ONE of Dingle's old stock, the ever gregarious Stevie Kelliher, was laid to rest in St. Brendan's Cemetery in Milltown, a mere stone's throw from his front door, on Sunday morning.
One of Dingle's most recognisable characters and the longest serving member of the Dingle Race committee, Stevie (along with his brother Timmy) was well-known throughout the county and the country and could count many friends all over the world.
"Stevie was the longest serving member of the Dingle Race Committee, serving for over 60 years; there were many changes in the committees in that time but he was the constant link that kept the past, the present and the future together," said Thomas Callaghan, Dingle Race Committee Chairman.
"Over the years he helped in many ways with the laying out of the track, gate duties, selling tickets and anything that needed to be done.
"He was a believer in the Dingle Races and would at this time of year be looking forward to August, to the rattling of hooves on the hallowed turf of Ballintaggart."
"Stevie also saw many changes in the format of the meeting and was one who always welcomed these as they have helped put this famous race meeting to where it is today. In recognition of his contribution to Dingle Races a presentation was made to him in MacCarthy's Bar during Christmas of 2003 – it was a night to remember as he really enjoyed the international flair of the stories and the singing of a visiting Welsh brigade."
Born in 1929 Stevie, an endearing and engaging character who has long since become a local legend and written about by countless writers.
The one time hackney driver - who drove a black, 32-horse power V8, purchased from the Walden Motor Company on Parnell Street, Dublin - was the personal chauffeur to Peter Dukelow, the construction manager on site when Ryan's Daughter was being filmed in Dingle in the late 1960s.
Stevie's hackney days have been immortalised by Raymond Scanlon of Chapel Lane in the song 'Stevie's Bus' which includes the line "Way back in the sixties when rock and roll was the fuss, we'd go back to Milltown and hire out Stevie's bus. " Indeed Stevie and his brother Timmy, who were also keen greyhound enthusiasts, were among those featured in the recent publication 'Vanishing Ireland'. Popular travel writer Turtle Bunbury also met them during a visit to Dingle two years ago and he described his encounter with Stevie whom he met in Curran's Bar on Main Street. "Stevie and Timmy Kelleher ... have hit upon a canny solution to the drink-driving conundrum," the author wrote. "Even though their farm is less than 3km from Curran's, they know better than to risk driving home after a few and so they now have two houses - the farmhouse, where they spend most of their days and a townhouse in Dingle, where they "rest" on drinking nights."

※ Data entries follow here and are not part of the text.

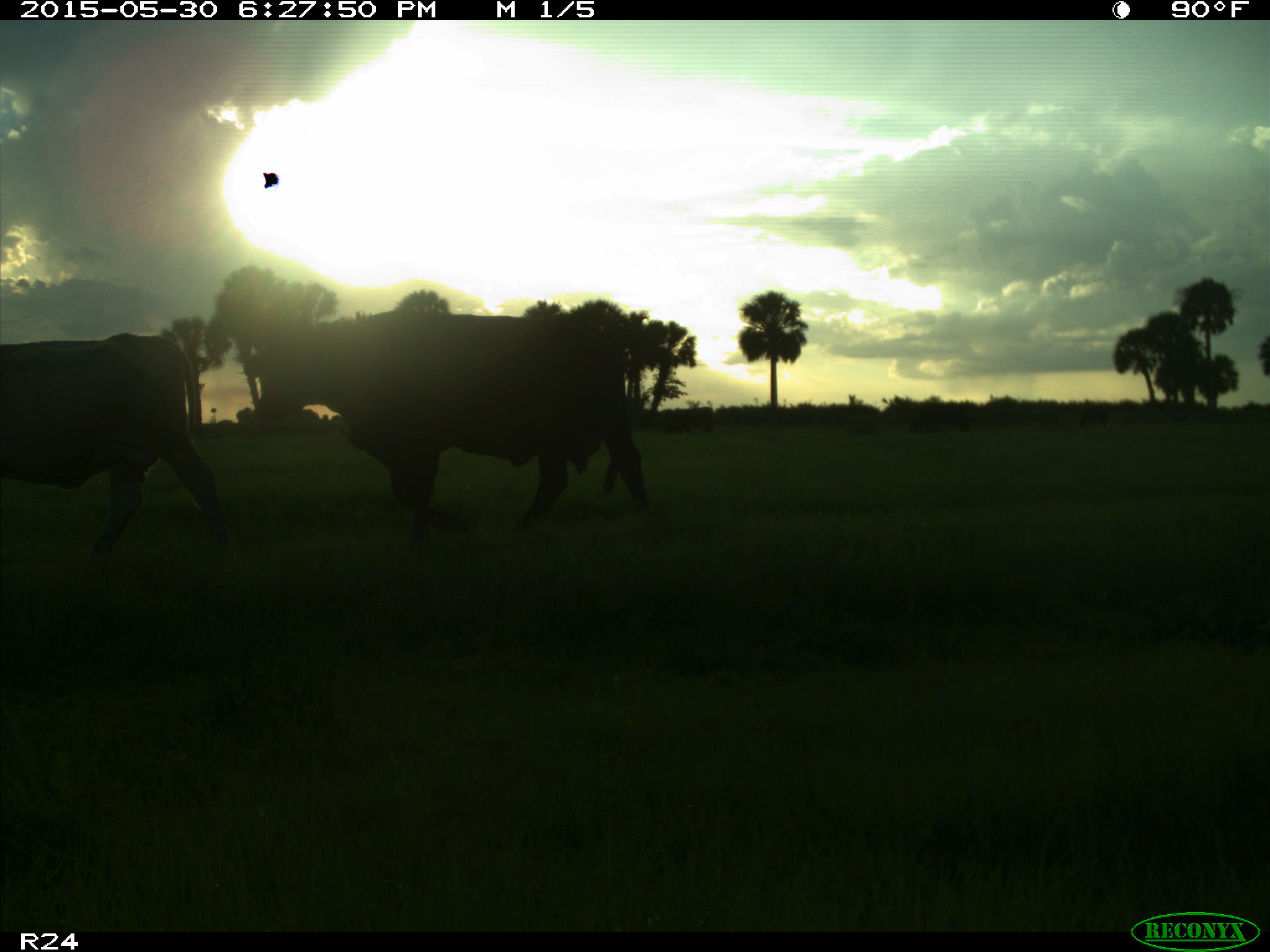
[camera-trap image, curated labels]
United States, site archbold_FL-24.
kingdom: Animalia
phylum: Chordata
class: Mammalia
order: Artiodactyla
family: Bovidae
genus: Bos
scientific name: Bos taurus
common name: domestic cow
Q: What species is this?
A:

Stevie also had a brief acting career in the early 1990s when he played the part of north Kerry murder victim Moss Moore in an episode of Cathal O'Shannon's television series 'Thou Shalt Not Kill'.
For anyone who may have had the pleasure of Stevie's company in Curran's Bar or MacCarthy's on a night out in Dingle, he certainly left a lasting impression, embodying all the wit, charm, intelligence and genuine 'divilment' that has come to characterise Dingle's true old stock.
In his homily at Stevie's funeral mass in St Mary's Church on Sunday morning, Canon Tom Looney described how he remarked to Fr Jim Sheehy that the Baile an Mhuilinn man was a great character.
"No," replied Fr Sheehy, "Stevie was a character and a half".
As Stevie's coffin was shouldered from St Mary's Church in Dingle last Sunday morning to the strains of 'Dingle Bay', beautifully sung by Dingle Races Chairman and veteran commentator Thomas O'Callaghan, there wasn't a dry eye in the house.
Later in the day there wasn't a dry glass in Dingle's public houses as many a toast was raised to a true Dingle character.